◆ **EXERCISE PROMPT**
Reproduce verbatim the stretch of lines from the one containing "Looking at these options —" through the one containing "forehead at [132,55]?", and nothing else.

◆ **DATASET ROWS**

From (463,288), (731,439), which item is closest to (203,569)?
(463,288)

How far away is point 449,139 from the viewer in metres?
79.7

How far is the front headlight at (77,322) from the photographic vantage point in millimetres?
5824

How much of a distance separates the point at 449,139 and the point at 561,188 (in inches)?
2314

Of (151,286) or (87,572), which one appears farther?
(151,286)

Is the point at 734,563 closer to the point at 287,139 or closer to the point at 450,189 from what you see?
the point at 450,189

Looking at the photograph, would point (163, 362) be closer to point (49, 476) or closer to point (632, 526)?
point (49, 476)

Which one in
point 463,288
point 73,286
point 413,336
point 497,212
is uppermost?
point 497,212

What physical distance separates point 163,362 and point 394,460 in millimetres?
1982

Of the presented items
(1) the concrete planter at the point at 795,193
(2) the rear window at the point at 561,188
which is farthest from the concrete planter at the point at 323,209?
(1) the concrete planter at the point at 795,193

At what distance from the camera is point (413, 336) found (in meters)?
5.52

--

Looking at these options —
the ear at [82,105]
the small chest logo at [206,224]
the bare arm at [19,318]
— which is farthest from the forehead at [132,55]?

==

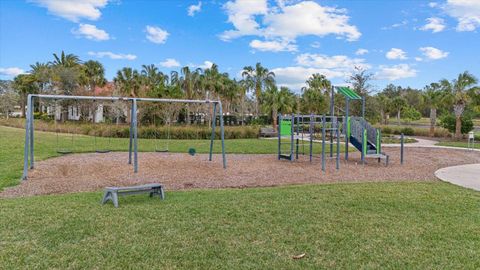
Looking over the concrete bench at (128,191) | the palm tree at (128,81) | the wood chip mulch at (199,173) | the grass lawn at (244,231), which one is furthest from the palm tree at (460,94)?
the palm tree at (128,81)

◆ **RESPONSE BELOW**
Looking at these options —
the ear at [82,105]
the small chest logo at [206,224]
the bare arm at [19,318]
— which is farthest from the forehead at [132,55]?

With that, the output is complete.